Im weiteren Konzertverlauf zeigt sich der Sänger von seiner augenzwinkernden, charmanten Art: »Habt ihr wirklich geglaubt, ich würde heute Abend hier sein? - Nun, ich auch nicht«, spielt er grinsend auf die eigene nur allzu gut bekannte Unzuverlässigkeit an, plaudert etliche Songs später aus dem Nähkästchen und entschuldigt sich dafür, so lange nicht in Deutschland gespielt zu haben - er habe sechs Jahre lang versucht Shows zu buchen, doch habe ihn anscheinend niemand gewollt. Irgendwie aber wenig verwunderlich, wenn man die horrenden Strafzahlungen bedenkt, die einem Veranstalter blühen, wenn die behördlich zulässige Spielzeit überschritten wird, was bei Guns N' Roses ja bekanntlich die Regel ist.
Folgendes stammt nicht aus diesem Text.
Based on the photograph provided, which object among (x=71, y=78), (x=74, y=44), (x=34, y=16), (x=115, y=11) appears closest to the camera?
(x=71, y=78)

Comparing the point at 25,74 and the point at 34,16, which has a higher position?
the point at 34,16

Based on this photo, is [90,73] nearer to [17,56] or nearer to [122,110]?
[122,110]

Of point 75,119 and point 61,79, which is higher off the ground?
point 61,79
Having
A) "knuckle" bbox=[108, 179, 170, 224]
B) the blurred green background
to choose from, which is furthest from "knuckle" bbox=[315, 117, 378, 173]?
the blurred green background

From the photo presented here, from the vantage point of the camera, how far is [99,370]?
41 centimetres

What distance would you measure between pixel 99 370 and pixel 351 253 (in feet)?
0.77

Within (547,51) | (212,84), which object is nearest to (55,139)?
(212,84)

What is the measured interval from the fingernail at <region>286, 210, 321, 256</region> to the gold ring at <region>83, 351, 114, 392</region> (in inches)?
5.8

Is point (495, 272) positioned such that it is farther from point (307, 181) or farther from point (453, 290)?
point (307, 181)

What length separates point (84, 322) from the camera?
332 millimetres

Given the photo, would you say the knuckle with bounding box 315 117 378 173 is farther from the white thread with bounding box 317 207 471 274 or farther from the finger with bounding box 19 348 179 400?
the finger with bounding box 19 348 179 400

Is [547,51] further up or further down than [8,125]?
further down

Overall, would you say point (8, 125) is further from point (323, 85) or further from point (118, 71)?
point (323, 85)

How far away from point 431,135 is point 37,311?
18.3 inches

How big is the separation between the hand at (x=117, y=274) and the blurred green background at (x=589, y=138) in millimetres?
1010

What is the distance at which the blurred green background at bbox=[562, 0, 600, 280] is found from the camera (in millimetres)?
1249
Guns N' RosesAber zurück zum Konzert an sich, das mit "You Could Be Mine", "Civil War" und "Nightrain" sowie einer langsameren Version von "Don't Cry" und einer etwas schnelleren vom Über-Hit "Sweet Child O' Mine" weitere Höhepunkte bereit hält. Auch die alte Dylan-Nummer "Knockin' On Heaven's Door" darf natürlich nicht fehlen, die ziemlich in die Länge gezogen wird. Vom aktuellen Album begeistern vor allem der Industrial-Brocken "Shackler's Revenge" und der Piano-Schmachtfetzen "This I Love", dafür fehlt ein sicherer Hit wie "Patience" (von "GN'R Lies") leider gänzlich.
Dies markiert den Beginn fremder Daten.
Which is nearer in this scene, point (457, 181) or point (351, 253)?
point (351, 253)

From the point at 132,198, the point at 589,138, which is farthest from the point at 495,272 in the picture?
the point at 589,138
Der Übergang von Axls Piano-Solo zu "November Rain" ist zwar klar, aber dennoch schön - ebenso wie die ersten Tropfen, die dann passenderweise fallen. Dass es später kurzzeitig etwas zu nass wird, ist etwas ärgerlich, passt aber irgendwo auch zu einem Open Air... Was auch der Sänger bemerkt und sagt, er würde zum allerersten Mal Regen in Deutschland mitbekommen.
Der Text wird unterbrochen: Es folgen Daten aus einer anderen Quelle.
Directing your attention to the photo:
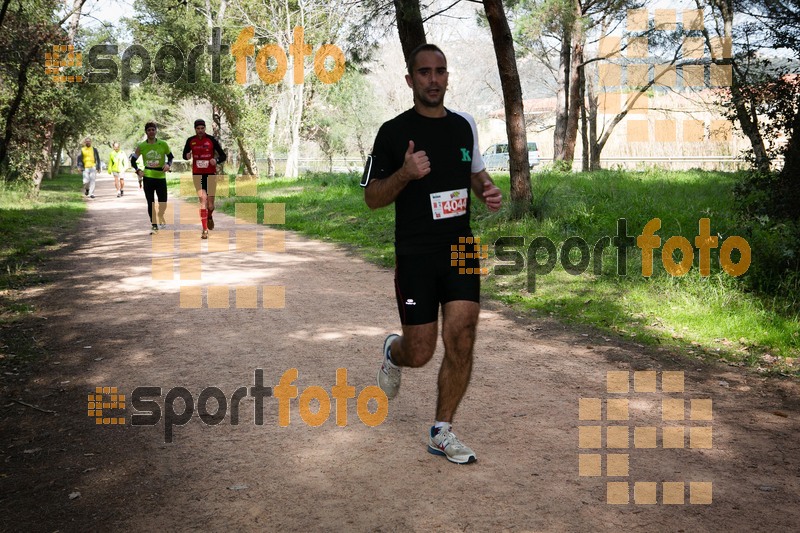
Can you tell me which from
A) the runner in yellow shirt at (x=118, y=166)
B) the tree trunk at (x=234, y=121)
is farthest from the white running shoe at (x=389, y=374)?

Extrem 'wichtige' Randbemerkung an dieser Stelle: Bei aller Launenhaftigkeit des Herrn Rose ist es beachtlich, dass er sich nach dem Regenguss doch tatsächlich dazu hinreißen lässt, seine neuerdings mangelnde Standsicherheit auf diversen Bühnen zu erwähnen, mit »before I fall on my ass again« um Nachsicht beim Publikum bittet und allein seine Gesangsdarbietung in den Mittelpunkt stellt. Frenetischer Jubel ist ihm nach so viel Aufrichtigkeit sicher.
Guns N' RosesSämtliche Songs werden übrigens von Grafikeffekten bzw. Videosequenzen begleitet, und gerade der punktgenaue Einsatz von Pyrotechnik trägt zum optischen Gelingen der Show bei. Im Gegensatz dazu sollen die billig anmutenden Grafiken und Videos - neben den unverschämten Merch-Preisen von 45 Euro für ein T-Shirt - der einzige kleine Kritikpunkt an einer ansonsten grandiosen Produktion bleiben, erinnern sie doch an Neunziger-Jahre-Bildschirmschoner bzw. diese vom Windows Media Player bekannten Grafikeffekte. Auch bei den trashigen Videos fragt man sich ein ums andere Mal, aus welcher Kiste die nun wieder gezaubert worden sind, wollen sie doch nicht so wirklich zu den jeweiligen Songs passen…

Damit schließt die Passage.